Бабка зашагала прочь, Костик поднял меч засунул его в ножны и забросил его на плечо, решив, что ремни в сарае закрепит, с которыми можно будет оружие носить за спиной.
Смущенно улыбнулся кузнецу, разводя руками, показывая, что он к этому инциденту никакого отношения не имеет.
Ему снова захотелось есть. Бабка вела его обратно к себе домой, почему-то девушки им на пути больше не попадались, то ли их разогнали отцы по домам, то ли работали дома или в огороде. Багровое солнце поднялось высоко над землей, на серо-зеленом небе не было ни одного облачка. С каждым шагом становилось жарко, не то что идти, даже дышать.
— Ты мне больше не нужен, герой, — бросила ему через плечо бабка. — Я тебя подлечила, меч тебе сковала, дальше давай как-нибудь сам…
— Я мешок у вас в бане оставил, — произнес Костик костлявой согнутой спине. — Да и есть хочется, время к обеду.
— Кормить я тебя не обещала, поэтому не буду…
— Так мне, что, от голода помирать?
— Кусок хлеба дам, все остальное найдешь в доме, в котором тебе разрешили жить, так огород имеется — по нему походишь, овощи из земли выроешь и поешь.

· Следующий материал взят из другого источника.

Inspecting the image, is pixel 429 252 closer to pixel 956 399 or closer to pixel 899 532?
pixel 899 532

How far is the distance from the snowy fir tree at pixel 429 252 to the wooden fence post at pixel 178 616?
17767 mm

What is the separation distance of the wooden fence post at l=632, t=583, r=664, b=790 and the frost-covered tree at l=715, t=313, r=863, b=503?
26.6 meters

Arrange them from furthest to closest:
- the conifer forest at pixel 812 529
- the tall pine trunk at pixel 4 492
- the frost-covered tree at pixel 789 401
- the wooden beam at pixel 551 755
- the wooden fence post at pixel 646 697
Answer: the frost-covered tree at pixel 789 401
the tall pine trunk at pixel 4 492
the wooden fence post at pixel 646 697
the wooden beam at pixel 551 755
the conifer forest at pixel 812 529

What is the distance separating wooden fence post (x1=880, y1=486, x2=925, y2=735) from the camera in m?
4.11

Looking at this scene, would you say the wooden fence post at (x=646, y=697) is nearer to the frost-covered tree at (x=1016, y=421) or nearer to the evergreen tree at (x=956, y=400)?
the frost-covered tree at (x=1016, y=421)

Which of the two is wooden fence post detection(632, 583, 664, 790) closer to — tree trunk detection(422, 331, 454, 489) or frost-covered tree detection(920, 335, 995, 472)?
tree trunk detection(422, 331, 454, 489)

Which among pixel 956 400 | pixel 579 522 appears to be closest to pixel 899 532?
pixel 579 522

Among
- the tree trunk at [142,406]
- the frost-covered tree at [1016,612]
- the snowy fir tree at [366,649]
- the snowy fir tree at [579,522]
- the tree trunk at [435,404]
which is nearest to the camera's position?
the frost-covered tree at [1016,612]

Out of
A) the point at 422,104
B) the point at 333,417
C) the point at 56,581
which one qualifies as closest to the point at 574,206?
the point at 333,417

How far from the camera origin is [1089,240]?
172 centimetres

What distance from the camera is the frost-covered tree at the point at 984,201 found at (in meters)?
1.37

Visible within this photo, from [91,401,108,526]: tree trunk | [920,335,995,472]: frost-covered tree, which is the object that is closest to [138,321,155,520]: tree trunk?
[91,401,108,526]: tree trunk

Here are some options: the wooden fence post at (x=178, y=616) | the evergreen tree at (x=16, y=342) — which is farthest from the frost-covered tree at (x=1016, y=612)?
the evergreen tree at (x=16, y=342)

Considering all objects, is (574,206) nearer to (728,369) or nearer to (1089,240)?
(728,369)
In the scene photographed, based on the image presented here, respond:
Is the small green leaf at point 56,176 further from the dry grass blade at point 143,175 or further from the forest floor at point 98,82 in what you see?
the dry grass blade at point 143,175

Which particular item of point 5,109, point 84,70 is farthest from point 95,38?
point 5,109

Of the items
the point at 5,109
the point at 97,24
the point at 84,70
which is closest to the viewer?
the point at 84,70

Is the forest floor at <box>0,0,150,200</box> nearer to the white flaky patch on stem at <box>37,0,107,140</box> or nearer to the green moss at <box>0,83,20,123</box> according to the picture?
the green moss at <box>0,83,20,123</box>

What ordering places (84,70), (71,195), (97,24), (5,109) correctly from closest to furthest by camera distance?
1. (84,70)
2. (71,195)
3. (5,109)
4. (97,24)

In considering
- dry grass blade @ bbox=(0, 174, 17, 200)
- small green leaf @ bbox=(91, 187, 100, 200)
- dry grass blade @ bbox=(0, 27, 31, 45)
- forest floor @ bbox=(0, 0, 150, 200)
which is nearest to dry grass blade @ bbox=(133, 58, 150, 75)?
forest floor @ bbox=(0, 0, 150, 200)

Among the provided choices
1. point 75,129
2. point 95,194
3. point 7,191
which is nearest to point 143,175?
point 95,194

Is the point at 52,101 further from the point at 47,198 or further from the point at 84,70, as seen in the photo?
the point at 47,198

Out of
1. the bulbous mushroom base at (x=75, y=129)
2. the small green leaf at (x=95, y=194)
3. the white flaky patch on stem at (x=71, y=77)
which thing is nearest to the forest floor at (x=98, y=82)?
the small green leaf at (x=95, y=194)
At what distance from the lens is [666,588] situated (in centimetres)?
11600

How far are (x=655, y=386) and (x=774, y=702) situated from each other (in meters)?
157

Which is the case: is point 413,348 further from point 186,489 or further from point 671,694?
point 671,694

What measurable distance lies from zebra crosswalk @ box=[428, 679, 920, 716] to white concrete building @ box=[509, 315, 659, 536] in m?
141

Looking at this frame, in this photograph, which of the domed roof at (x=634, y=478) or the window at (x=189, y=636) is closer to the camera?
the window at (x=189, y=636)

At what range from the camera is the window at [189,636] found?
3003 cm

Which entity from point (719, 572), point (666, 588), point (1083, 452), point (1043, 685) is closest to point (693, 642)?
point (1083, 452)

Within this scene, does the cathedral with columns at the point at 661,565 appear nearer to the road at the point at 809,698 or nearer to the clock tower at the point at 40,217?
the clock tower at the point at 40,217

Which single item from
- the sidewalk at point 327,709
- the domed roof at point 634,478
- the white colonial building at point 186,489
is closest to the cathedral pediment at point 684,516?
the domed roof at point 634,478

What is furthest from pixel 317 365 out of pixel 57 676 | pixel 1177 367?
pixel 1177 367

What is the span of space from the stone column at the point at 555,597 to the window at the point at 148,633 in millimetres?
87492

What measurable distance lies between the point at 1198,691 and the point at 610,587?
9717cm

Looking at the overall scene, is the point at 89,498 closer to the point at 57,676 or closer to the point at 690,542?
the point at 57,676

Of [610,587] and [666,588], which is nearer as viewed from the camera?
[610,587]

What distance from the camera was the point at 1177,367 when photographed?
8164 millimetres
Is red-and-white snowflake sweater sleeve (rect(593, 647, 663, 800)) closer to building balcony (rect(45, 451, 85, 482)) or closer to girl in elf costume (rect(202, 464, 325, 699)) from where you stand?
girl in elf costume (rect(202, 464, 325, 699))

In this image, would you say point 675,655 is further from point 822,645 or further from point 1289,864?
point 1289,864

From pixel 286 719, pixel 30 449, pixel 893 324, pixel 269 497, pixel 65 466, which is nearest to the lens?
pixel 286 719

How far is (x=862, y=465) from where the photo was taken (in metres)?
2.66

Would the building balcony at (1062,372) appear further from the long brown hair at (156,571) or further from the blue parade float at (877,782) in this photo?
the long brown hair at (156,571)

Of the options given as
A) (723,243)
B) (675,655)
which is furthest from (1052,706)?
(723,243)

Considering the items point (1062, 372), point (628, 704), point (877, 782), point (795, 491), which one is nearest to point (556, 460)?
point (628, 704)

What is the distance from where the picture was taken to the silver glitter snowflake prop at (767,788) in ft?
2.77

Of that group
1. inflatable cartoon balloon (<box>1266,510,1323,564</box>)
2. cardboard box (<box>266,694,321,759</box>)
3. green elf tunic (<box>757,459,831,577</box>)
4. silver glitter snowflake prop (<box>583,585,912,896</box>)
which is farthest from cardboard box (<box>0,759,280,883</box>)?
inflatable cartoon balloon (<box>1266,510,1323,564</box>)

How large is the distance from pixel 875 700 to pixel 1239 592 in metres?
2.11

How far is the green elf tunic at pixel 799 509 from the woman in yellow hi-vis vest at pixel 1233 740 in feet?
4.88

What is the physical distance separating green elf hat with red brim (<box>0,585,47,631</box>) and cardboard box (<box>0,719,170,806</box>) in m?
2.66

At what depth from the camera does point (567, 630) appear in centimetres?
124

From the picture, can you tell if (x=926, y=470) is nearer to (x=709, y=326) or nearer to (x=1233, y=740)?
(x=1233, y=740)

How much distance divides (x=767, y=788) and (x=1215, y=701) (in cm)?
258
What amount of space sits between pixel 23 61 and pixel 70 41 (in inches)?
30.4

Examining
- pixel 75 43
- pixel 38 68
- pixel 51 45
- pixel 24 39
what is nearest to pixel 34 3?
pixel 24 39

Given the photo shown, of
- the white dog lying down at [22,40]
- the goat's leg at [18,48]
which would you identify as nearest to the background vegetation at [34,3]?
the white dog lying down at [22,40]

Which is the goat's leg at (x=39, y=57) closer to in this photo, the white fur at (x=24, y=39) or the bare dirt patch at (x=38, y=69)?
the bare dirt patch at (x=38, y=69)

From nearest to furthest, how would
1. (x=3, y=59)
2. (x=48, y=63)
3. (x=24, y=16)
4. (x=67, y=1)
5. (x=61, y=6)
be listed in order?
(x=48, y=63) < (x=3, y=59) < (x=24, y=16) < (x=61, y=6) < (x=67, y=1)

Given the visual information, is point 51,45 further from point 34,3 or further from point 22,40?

— Я никогда еду в земле не искал, — смущенно пробормотал Костя. — Раньше в магазинах покупал…
— В лавках что ли?
— Ну да, в них…
— Ничего научишься, наука не сложная, быстро все поймешь, особенно, когда есть захочешь, — Маланья свернула к дому, а Костя отправился в баню, там он еще раз разделся и, как следует, умылся, используя синюю глину, уже понимая, что больше ему никто в этой деревне теплой воды ему не предложит и в баньке не попарит.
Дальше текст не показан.